How do cells in our nervous system develop highly specialized functions despite having (approximately) the same genome? An emerging mechanism is 3D genome architecture: the folding of our 2-meter-long genome into each 10-micron cell nucleus. This architecture brings together genes and distant regulatory elements to orchestrate gene transcription, and has been implicated in neurodevelopmental and degenerative diseases. However, genome architecture is extremely difficult to measure. We developed a series of DNA sequencing-based method, including Dip-C, LiMCA, Pop-C, vDip-C, and scMicro-C, and solved the first 3D structure of the human genome in a single cell. Applying these methods to the developing mouse eye, we revealed genome-wide radial inversion of euchromatin and heterochromatin, forming a microlens to concentrate light at night. In the mouse nose, we discovered multiple inter-chromosomal hubs that contain hundreds of olfactory receptor genes and their enhancers, providing a structural basis for their "1 neuron-1 receptor" expression. In the brain, we determined the dynamics of three facets of our genome—linear sequence, gene transcription, and 3D structure—during postnatal cortical development. We obtained the true spectrum of somatic mutations in the normal human brain, and discovered a major transformation of both transcriptome and 3D genome in the first month of life in mice.
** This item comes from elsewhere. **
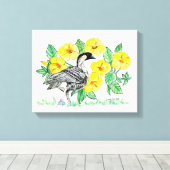 ハワイ キャンバスプリント (インサイチュ (ウッドフロア))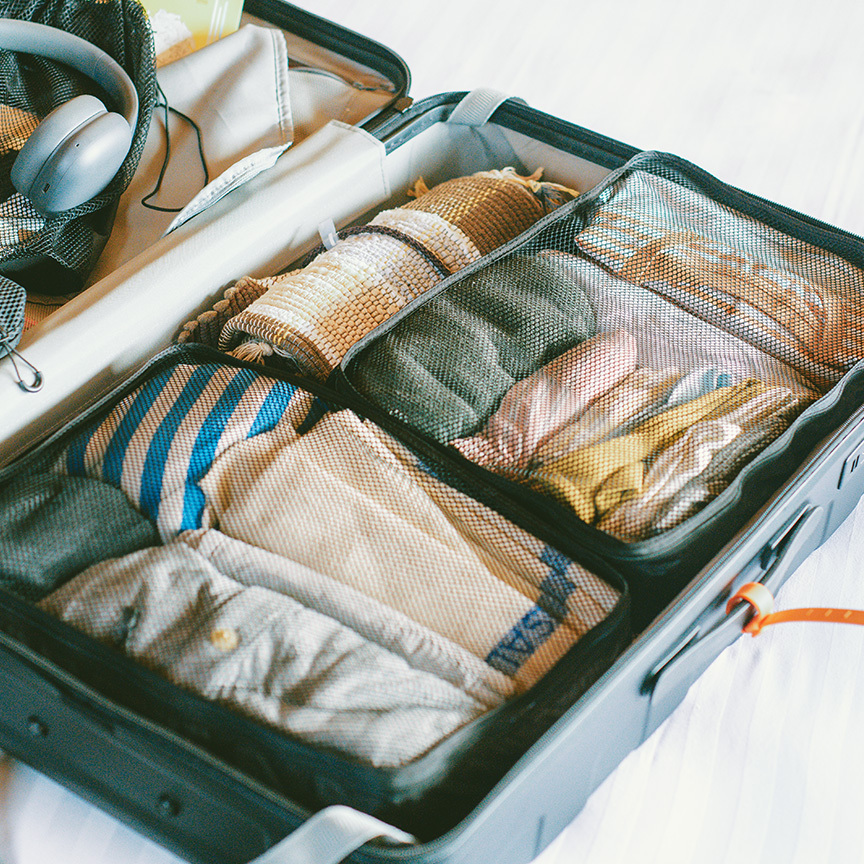 Packing Cubes & Packing Accessories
More recently, my lab discovered evolutionarily conserved, lifelong changes in 3D genome architecture of cerebellar granule cells—the most abundant neuron type of the brain—in both human and mouse, forming ultra-long-range intra-chromosomal and specific inter-chromosomal contacts over the life span. This work provides a first look into the “black box” of 3D genome regulation in aging, and offers tools that are widely applicable to biomedicine.

Speaker Bio

Originally from Wuhan, China, Tan received his S.B. in Physics (minor: Biology) from MIT in 2012, studying microbial and human evolution with Jeff Gore and Pardis Sabeti. He earned his Ph.D. in Systems Biology from Harvard in 2018, developing high-precision methods for single-cell genomics with Sunney Xie. He uncovered the 3D structure of the human genome in a single cell, revealed unique chromosome organization in the mouse eye and nose, and measured the true mutation spectrum of single neurons in the normal human brain. Tan also attended the Neurobiology course at MBL in 2014 and worked with Ibrahim Cisse at MIT in 2019. As a postdoc in Karl Deisseroth’s lab at Stanford Bioengineering (co-mentor: Howard Chang), Tan discovered major 3D genome transformation in the mouse brain after birth. Tan started his own lab at Stanford Neurobiology in Dec 2022, and discovered evolutionarily conserved 3D genome restructuring over the life spans of both humans and mice. Tan’s awards include Sanofi iAward (2024), HHMI FHS Finalist (2023), Baxter Scholarship (2023), BWF CASI (2021), ISFS (2021), Berry Fellowship (2020), Science & SciLifeLab Grand Prize (2019), HHMI ISRF (2015), and IPhO Gold Medal (2008). Outside the lab, he enjoys designing holiday cards, t-shirts, and music videos, and is a scientific illustrator.